Aim of the exercise ::
Copy every entry below word for word, leaving out the pictures.

═══ Material provided

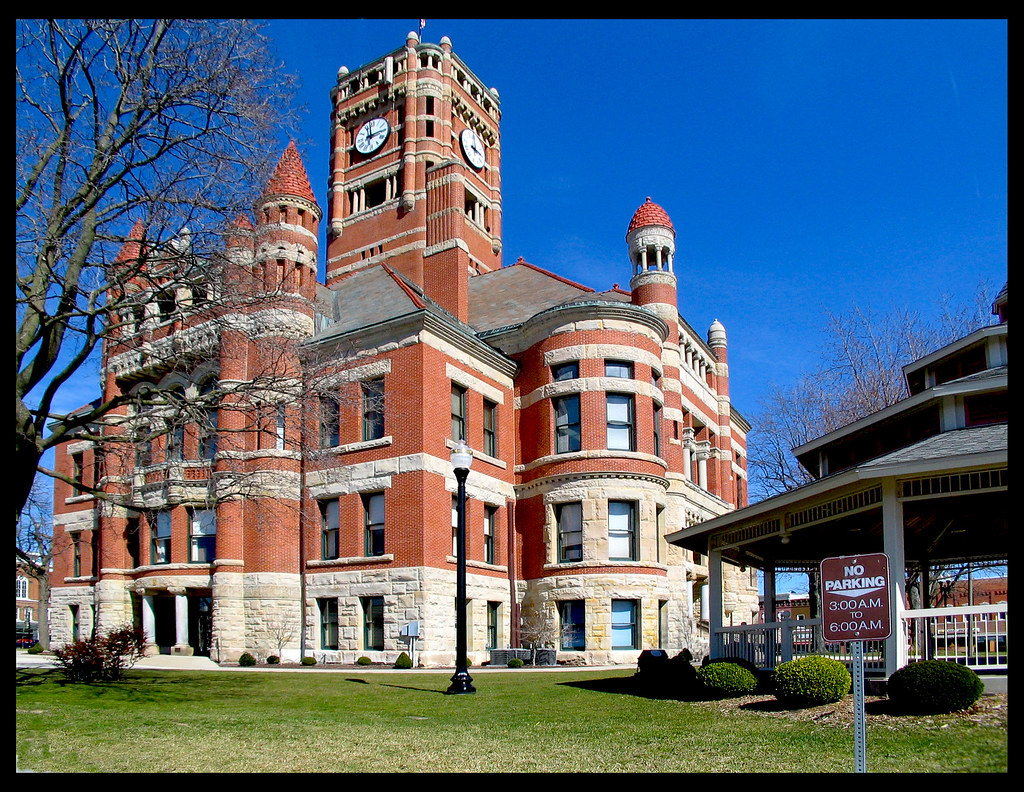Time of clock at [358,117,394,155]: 2:58
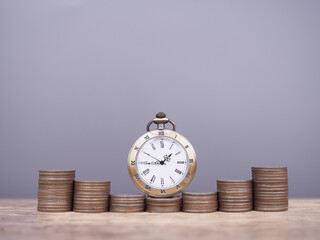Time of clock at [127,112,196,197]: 1:44
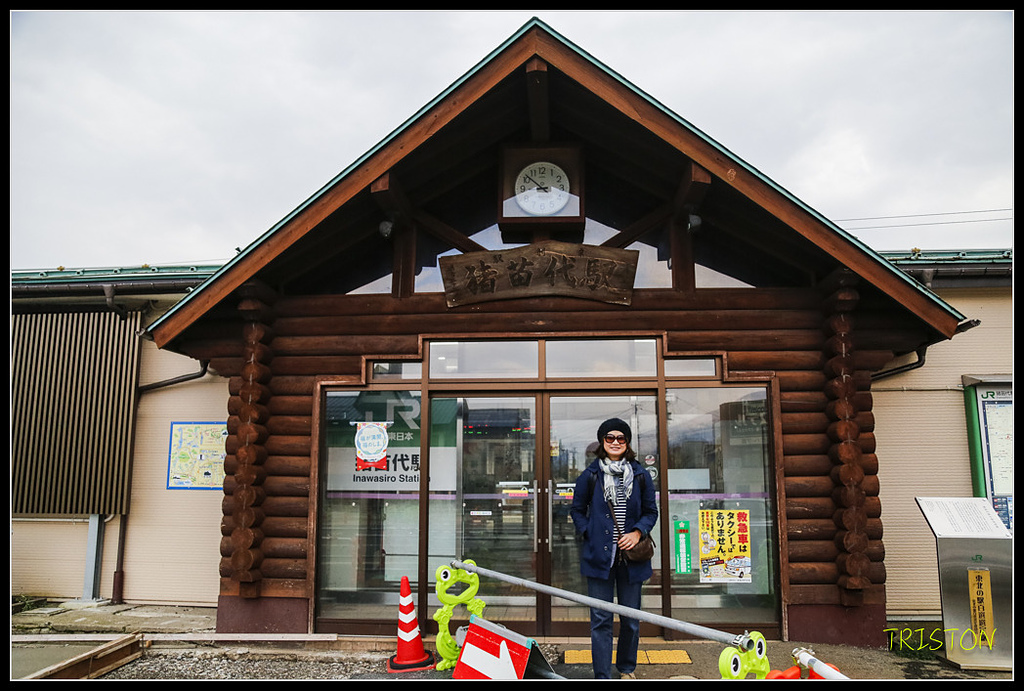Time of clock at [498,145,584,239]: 8:51
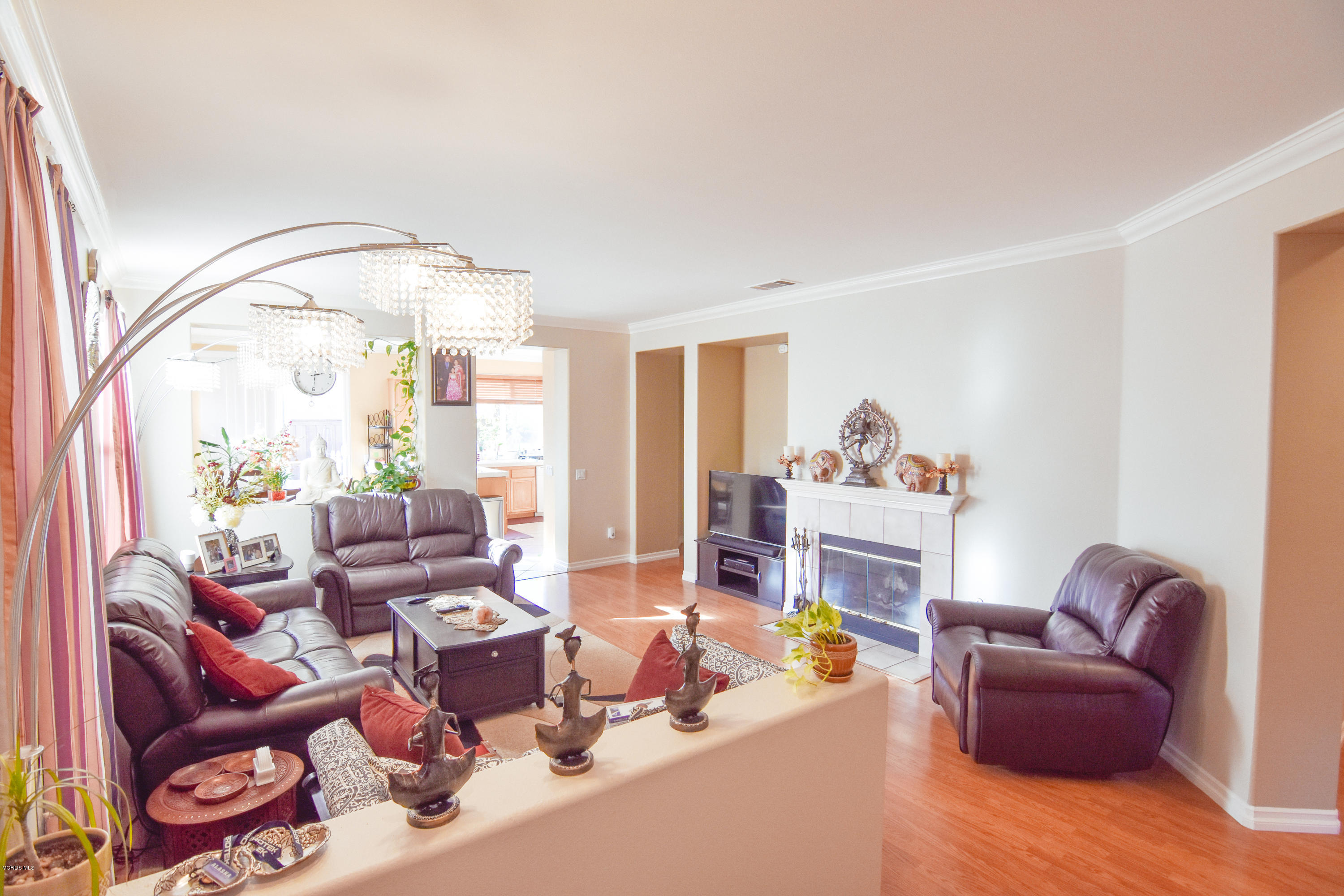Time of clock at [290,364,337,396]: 2:30
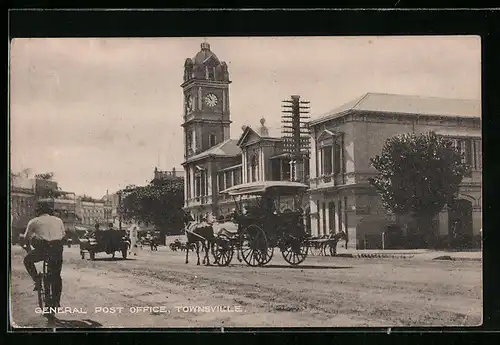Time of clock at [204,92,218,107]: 10:51
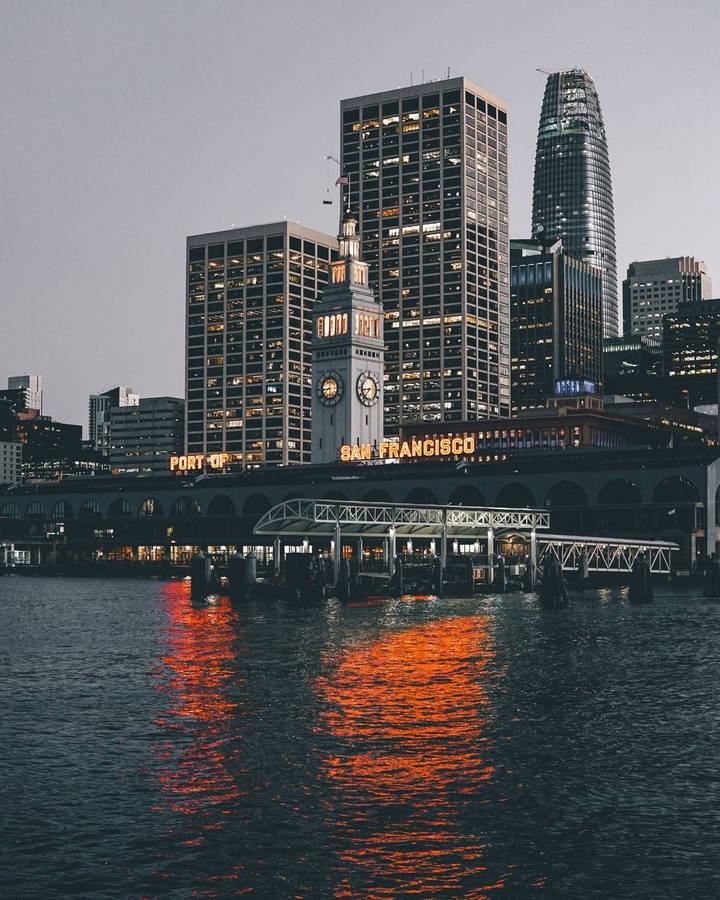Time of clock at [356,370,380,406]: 8:36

══════

Expected output ::
Time of clock at [358,117,394,155]: 2:58
Time of clock at [127,112,196,197]: 1:44
Time of clock at [498,145,584,239]: 8:51
Time of clock at [290,364,337,396]: 2:30
Time of clock at [204,92,218,107]: 10:51
Time of clock at [356,370,380,406]: 8:36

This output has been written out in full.